DOCUMENT EXCERPT -
But when San Francisco Supervisor Leslie Katz, criminal defense attorney Ephraim Margolin and retired Judge David Rothman recently shared a platform, they weren't there to discuss circling sharks.

They instead focused on a much headier subject — "Jewish Ethics in Law and Government. Where Is It?" In last month's forum sponsored by the American Jewish Committee, the trio discussed the role Jewish ethics plays in their decision-making and work life.

While all spoke loftily about the importance of their Jewish values in their work, their responses to some of the audience's questions showed that sometimes those values don't play out in the real world.

For 20 years, Rothman sat on the Los Angeles Superior Court bench. For the past 18 years, he has been teaching new judges there about judicial ethics. He often looks to Jewish sources for his ethics course.

"Let justice well up as a mighty stream," Rothman said, quoting from the Bible.

In his course, he also shows a clip from the classic 1947 movie about anti-Semitism, "Gentleman's Agreement," to illustrate why it is important to speak out against injustice.

In one scene, a non-Jew tells a Jew about an anti-Semitic joke told at a party. Although the non-Jews says how disgusted she and others were by the joke, when asked what she did, she admitted, "We all just sat there."

"I ask the judges their reaction and the last time they did such a thing," Rothman said. "It [takes] courage to do the right thing even if it costs you everything you have."

Rothman talked about judicial integrity and honesty. He wants all judges to have the courage to make hard or unpopular decisions and to not be swayed by either government or the populace. Referring to the Book of Leviticus, Rothman said judges have to do "an honest job and not be influenced by the person in front of you."

DATA SECTION -
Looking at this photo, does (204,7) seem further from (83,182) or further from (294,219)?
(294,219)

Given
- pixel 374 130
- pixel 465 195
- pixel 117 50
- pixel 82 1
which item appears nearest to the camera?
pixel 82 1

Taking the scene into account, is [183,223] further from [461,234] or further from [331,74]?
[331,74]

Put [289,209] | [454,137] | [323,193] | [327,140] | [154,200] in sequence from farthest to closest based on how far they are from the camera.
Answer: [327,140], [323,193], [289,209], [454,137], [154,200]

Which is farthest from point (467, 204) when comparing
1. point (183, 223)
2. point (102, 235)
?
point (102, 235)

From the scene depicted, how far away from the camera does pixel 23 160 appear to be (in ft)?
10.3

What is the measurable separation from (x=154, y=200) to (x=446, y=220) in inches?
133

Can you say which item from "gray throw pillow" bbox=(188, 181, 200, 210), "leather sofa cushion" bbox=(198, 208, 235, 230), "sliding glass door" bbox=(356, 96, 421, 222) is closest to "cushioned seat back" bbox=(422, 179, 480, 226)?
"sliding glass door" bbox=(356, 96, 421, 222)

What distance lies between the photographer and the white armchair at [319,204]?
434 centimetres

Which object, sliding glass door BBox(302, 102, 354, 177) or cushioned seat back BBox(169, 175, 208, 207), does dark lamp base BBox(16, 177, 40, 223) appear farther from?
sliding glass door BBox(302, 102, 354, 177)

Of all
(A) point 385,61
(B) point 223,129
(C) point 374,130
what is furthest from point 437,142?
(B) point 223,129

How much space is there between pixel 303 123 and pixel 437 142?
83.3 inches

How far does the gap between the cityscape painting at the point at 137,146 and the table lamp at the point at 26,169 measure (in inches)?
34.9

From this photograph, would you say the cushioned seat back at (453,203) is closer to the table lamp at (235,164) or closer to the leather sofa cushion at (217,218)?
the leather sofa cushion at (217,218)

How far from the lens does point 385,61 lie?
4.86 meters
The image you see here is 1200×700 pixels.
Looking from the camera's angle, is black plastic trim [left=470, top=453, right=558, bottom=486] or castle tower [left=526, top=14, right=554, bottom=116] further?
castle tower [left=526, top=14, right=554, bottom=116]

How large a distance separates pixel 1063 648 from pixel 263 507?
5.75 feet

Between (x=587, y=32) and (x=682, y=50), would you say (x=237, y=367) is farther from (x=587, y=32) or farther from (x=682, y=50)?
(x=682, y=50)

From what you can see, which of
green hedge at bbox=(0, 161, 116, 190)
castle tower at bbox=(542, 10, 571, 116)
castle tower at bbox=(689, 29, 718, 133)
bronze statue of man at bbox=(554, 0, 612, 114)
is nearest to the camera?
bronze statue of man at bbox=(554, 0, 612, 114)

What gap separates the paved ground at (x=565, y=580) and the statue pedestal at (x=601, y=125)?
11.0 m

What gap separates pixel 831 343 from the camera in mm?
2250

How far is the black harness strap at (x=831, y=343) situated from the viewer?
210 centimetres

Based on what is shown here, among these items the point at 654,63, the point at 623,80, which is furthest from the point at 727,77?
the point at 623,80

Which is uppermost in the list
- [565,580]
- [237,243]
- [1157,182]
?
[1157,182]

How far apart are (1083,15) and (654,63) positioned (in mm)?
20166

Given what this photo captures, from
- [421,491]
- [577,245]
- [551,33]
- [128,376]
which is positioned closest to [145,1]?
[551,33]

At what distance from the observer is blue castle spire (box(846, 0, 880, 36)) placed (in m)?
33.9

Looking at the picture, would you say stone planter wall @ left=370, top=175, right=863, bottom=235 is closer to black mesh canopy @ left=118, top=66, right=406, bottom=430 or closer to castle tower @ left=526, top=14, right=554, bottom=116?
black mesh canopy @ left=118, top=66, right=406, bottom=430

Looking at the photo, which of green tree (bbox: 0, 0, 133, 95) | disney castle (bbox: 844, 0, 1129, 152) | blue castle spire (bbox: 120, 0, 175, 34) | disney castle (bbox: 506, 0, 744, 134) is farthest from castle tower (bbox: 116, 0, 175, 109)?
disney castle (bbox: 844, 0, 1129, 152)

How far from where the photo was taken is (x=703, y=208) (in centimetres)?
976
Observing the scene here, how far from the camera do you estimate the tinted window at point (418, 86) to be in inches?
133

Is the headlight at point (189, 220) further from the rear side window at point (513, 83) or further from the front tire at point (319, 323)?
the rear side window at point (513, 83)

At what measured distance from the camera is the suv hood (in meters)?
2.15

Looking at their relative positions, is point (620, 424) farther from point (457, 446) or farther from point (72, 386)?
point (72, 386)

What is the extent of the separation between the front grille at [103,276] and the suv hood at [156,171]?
==
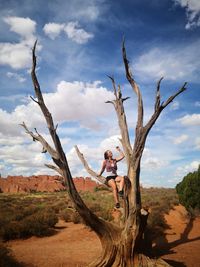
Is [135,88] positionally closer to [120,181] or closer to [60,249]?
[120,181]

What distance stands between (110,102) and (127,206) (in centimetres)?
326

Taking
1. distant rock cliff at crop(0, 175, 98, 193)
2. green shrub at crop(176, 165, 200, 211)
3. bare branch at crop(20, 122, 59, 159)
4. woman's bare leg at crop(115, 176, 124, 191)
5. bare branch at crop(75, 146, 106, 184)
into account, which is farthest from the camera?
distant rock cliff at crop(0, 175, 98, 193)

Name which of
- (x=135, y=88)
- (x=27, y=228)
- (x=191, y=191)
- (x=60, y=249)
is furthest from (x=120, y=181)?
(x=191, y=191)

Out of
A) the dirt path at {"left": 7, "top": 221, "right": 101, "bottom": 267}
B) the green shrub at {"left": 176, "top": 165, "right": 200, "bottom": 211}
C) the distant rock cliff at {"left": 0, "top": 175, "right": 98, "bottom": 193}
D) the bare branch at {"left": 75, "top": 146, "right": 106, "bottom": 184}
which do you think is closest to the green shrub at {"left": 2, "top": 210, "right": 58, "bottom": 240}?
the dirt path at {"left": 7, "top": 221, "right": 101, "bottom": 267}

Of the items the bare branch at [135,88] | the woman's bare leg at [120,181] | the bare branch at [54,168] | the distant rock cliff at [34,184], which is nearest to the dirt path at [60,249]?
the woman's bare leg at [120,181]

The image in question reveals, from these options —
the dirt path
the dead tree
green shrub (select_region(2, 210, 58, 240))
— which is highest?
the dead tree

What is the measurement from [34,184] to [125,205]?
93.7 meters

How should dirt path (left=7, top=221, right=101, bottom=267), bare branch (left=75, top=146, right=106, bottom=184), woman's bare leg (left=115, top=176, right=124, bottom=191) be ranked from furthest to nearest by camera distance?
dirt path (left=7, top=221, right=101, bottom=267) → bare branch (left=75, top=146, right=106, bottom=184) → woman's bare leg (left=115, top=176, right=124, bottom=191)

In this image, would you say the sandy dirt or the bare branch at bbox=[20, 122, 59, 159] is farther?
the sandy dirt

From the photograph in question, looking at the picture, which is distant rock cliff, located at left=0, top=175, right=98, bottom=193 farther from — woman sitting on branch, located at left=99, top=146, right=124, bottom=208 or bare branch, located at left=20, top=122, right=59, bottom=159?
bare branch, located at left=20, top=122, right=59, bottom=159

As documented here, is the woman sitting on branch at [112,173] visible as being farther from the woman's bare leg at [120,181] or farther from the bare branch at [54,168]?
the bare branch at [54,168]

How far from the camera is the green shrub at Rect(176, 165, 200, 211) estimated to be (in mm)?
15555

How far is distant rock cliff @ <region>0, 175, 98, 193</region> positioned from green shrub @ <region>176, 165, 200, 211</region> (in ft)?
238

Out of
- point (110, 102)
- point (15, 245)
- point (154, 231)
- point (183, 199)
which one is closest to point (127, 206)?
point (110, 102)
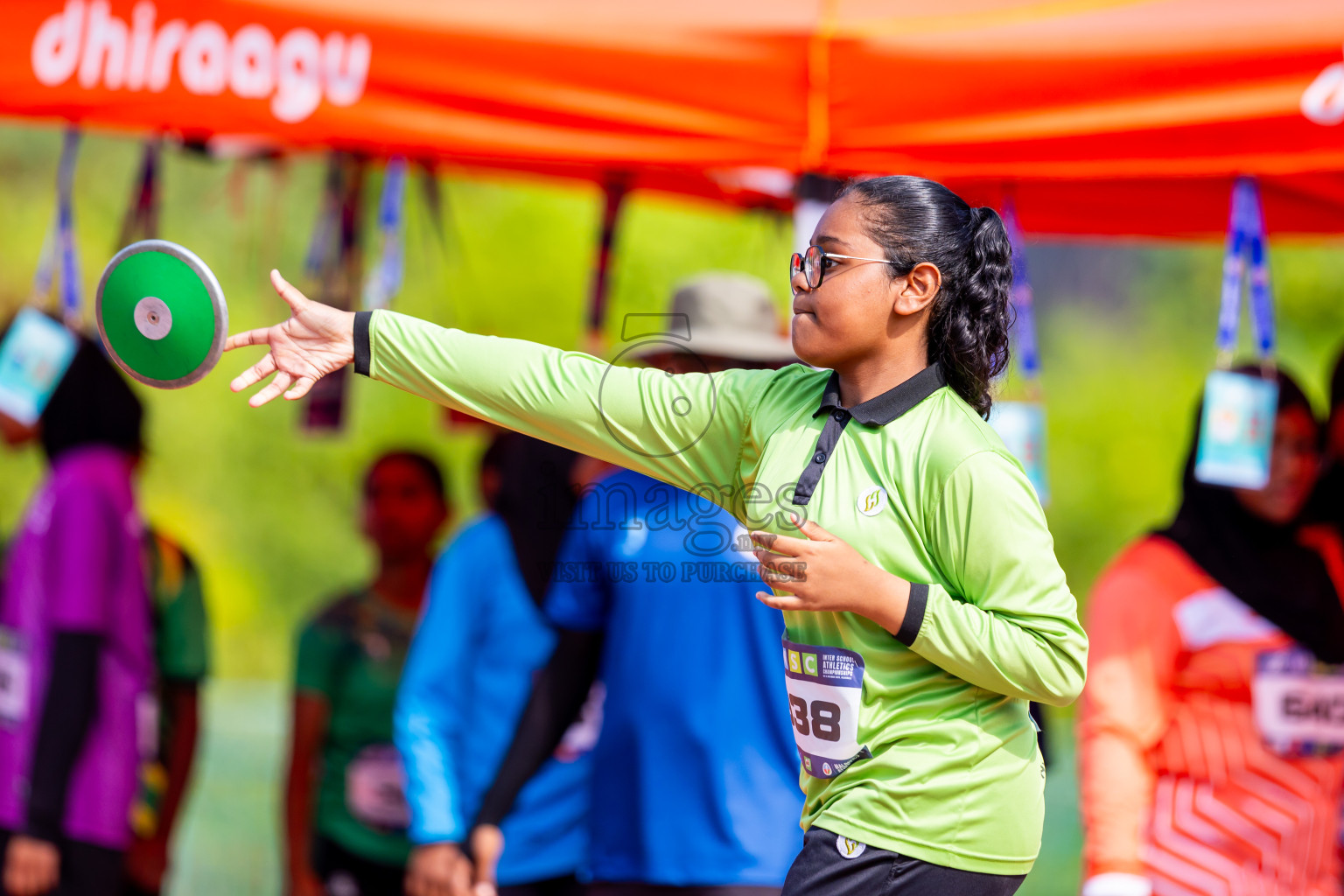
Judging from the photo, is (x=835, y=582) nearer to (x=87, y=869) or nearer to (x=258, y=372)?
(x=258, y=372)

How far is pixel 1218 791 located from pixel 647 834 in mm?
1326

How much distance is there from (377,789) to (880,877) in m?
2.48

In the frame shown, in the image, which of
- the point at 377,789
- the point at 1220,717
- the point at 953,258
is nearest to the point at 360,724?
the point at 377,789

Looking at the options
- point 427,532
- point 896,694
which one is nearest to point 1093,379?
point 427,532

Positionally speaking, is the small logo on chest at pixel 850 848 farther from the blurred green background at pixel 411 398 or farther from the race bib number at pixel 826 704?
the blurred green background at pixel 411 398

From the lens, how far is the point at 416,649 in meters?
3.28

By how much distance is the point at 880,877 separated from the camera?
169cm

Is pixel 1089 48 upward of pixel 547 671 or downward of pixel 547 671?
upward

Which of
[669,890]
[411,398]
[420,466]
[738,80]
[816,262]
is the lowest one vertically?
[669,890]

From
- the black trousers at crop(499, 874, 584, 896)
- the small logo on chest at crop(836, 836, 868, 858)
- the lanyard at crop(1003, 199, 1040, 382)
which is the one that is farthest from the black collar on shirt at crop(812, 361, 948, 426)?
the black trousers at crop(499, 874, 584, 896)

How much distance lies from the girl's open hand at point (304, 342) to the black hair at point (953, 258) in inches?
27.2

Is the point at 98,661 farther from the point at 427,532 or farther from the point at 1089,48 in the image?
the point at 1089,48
...
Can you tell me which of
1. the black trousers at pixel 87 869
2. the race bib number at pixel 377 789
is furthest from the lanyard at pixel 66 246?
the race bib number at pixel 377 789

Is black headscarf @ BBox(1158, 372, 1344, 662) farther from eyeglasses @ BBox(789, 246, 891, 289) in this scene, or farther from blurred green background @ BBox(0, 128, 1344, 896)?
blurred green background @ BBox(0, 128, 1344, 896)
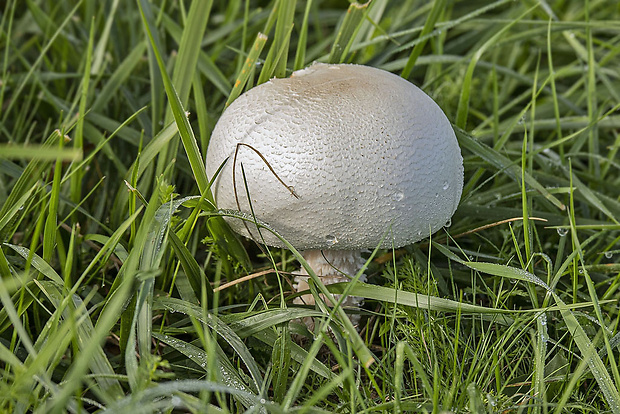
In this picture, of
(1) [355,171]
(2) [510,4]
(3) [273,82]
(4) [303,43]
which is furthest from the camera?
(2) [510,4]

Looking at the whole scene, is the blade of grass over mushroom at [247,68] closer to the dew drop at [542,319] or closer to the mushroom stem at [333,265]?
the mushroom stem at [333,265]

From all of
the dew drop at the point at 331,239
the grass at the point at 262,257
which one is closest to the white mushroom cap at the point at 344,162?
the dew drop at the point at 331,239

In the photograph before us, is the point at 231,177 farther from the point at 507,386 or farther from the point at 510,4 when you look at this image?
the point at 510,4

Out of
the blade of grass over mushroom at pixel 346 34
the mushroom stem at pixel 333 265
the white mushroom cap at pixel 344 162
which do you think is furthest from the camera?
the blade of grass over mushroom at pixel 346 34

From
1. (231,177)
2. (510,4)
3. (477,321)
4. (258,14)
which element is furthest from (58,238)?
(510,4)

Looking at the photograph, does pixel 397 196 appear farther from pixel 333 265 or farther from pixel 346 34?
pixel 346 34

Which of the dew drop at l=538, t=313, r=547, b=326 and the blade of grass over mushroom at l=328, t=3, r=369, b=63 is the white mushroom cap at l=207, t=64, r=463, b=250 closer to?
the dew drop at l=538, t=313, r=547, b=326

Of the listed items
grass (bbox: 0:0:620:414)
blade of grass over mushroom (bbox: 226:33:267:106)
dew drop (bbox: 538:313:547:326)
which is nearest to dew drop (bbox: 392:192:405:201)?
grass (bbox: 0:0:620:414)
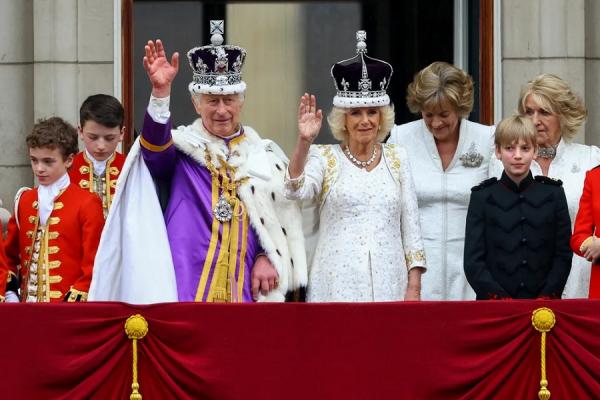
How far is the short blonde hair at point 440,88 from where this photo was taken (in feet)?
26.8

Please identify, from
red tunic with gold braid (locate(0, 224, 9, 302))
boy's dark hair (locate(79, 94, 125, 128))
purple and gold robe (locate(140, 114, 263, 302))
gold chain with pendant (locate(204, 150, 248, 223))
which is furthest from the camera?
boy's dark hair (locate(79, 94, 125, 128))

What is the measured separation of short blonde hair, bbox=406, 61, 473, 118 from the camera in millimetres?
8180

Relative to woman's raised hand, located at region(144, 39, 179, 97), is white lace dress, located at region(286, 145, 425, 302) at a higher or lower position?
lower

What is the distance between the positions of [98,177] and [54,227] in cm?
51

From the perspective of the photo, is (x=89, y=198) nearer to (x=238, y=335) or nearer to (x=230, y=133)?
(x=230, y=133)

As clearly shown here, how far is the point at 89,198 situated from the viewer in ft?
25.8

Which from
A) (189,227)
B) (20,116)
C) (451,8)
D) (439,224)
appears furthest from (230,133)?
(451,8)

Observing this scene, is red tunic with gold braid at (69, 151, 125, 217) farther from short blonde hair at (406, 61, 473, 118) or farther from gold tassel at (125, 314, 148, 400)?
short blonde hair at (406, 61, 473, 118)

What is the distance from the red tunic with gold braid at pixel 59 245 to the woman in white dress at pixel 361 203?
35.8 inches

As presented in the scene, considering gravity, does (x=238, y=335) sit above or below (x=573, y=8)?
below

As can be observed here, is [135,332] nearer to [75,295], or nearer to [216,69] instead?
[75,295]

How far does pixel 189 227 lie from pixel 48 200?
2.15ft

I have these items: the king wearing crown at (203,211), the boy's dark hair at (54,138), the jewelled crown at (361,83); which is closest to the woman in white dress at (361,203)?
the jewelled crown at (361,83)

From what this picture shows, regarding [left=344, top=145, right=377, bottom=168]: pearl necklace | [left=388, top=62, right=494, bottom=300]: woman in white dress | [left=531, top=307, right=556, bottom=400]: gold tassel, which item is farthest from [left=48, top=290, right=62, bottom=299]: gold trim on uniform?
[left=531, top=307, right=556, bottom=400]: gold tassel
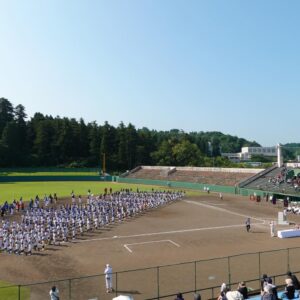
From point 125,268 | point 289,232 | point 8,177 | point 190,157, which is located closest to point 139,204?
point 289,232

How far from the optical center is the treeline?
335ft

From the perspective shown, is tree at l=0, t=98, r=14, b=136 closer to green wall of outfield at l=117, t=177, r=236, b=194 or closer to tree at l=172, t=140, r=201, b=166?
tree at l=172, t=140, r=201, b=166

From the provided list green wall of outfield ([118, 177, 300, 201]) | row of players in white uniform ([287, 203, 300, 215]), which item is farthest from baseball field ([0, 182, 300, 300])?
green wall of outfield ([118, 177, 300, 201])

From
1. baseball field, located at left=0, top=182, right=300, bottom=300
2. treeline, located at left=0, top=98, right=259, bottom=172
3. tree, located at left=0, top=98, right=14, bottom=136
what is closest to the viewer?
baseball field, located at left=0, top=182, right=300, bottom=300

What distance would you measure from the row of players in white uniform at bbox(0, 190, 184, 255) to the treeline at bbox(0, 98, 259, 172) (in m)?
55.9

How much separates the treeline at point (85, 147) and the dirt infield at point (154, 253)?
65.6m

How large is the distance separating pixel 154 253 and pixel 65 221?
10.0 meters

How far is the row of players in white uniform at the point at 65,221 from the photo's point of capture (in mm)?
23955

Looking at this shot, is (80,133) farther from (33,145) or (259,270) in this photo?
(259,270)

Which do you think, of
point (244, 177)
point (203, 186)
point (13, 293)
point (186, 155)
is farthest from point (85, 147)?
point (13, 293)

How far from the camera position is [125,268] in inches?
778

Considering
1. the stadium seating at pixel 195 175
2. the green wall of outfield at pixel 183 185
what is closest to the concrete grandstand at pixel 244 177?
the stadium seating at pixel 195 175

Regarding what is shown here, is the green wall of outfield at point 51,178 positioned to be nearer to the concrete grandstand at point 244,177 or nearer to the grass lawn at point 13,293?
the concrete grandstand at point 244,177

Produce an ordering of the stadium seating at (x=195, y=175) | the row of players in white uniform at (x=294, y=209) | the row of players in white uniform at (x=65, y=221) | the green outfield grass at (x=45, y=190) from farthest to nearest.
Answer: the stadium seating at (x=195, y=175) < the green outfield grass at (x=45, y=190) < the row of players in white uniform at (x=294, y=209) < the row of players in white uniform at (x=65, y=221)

CHECK YOUR UNDERSTANDING -
A - According to the article on the Jewish ethics forum, which organization sponsored the forum?
B - Write the next part of the article on the Jewish ethics forum, picking up after its final sentence.
The data have no connection to the article on the Jewish ethics forum.

EXERCISE RESPONSES -
A - The American Jewish Committee.

B -
When asked about judges who verbally abuse or embarrass lawyers in court, Rothman said that other "judges have an obligation to do something about it," such as reporting the conduct to the appropriate agency or talking to the offending judge. But when asked whether he had ever taken any action against another judge, Rothman couldn't recall ever having done so.

And when asked — obviously by another lawyer in the crowd — whether he would sanction a lawyer for citing a court's unpublished decision, Rothman said he probably wouldn't unless "I didn't like what [the lawyer] was doing [and then] I'd probably cite him."

When his turn came, Margolin pointed out that in Israel, where he was born, judges are not elected; they are appointed. And anyone who asks to be a judge doesn't get appointed.

Referring to the Bible, Margolin raised such questions as "Am I my brother's keeper?"

"That is a basic theme of Judaism. But how do you define brother? Central Americans? Palestinians?" he said. Looking at the Passover declaration of "whoever is hungry come and eat at my table," he asked who was included in that invitation.

Katz concurred that her Jewish upbringing influences her to focus on issues affecting the environment, family and civil rights. While she tries to approach social problems with compassion, she acknowledged that it often comes down to balancing competing interests with limited funding.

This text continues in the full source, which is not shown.